Kelly R Haisley1, Amy E Laird2, Nima Nabavizadeh3, Ken M Gatter4, John M Holland3, Gina M Vaccaro5, Charles R Thomas3, Paul H Schipper6, John G Hunter1, James P Dolan1.   

Abstract

Importance: Pathologic complete response (pCR) after neoadjuvant chemoradiotherapy (CRT) may be a clinical prognostic marker of superior outcomes. In patients with esophageal cancer, pCR is associated with increased survival. While mechanisms for increasing the likelihood of pCR remain unknown, in other solid tumors, higher rates of pCR have been associated with longer time intervals between CRT completion and surgical procedures. Objective: To determine the association between time intervals from the completion of CRT to surgical procedure with rates of pCR in patients with esophageal cancer. Design, Setting, and Participants: A prospectively maintained multidisciplinary foregut database was reviewed for consecutively enrolled patients with esophageal cancer from January 2000 to July 2015 presenting for surgical evaluation at a single National Cancer Institute-designated cancer center within a quaternary academic medical center. Interventions: Included patients successfully completed neoadjuvant CRT followed by esophagectomy.

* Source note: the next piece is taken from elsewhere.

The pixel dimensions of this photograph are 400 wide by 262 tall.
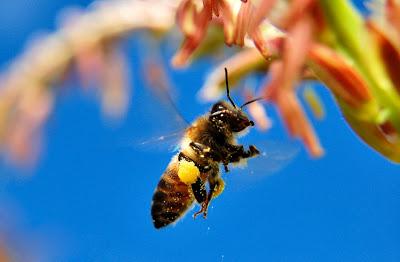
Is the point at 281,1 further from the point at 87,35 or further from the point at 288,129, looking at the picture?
the point at 87,35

Main Outcomes and Measures: Rate of pCR by logistic regression based on a categorized time interval (ie, 0 to 42, 43 to 56, 57 to 70, 71 to 84, 85 to 98, and 99 or more days) from the completion of CRT to surgical resection, adjusted for clinical stage, demographic information, and CRT regimen.
Results: Of the 234 patients who met inclusion criteria, 191 (81.6%) were male, and the median (range) age was 64 (58-70) years; 206 (88.0%) were diagnosed as having adenocarcinoma, and 65 (27.9%) had a pCR. Patients in the 85 to 98-day group had significantly increased odds of a pCR compared with other groups (odds ratio, 5.46; 95% CI, 1.16-25.68; P = .03). No significant differences in survival were seen between time groups overall or among patients with residual tumor. Conclusions and Relevance: This study suggests that a time interval of 85 to 98 days between CRT completion and surgical resection is associated with significantly increased odds of a pCR in patients with esophageal cancer. No adverse association with survival was detected as a result of delaying resection, even in patients with residual tumor.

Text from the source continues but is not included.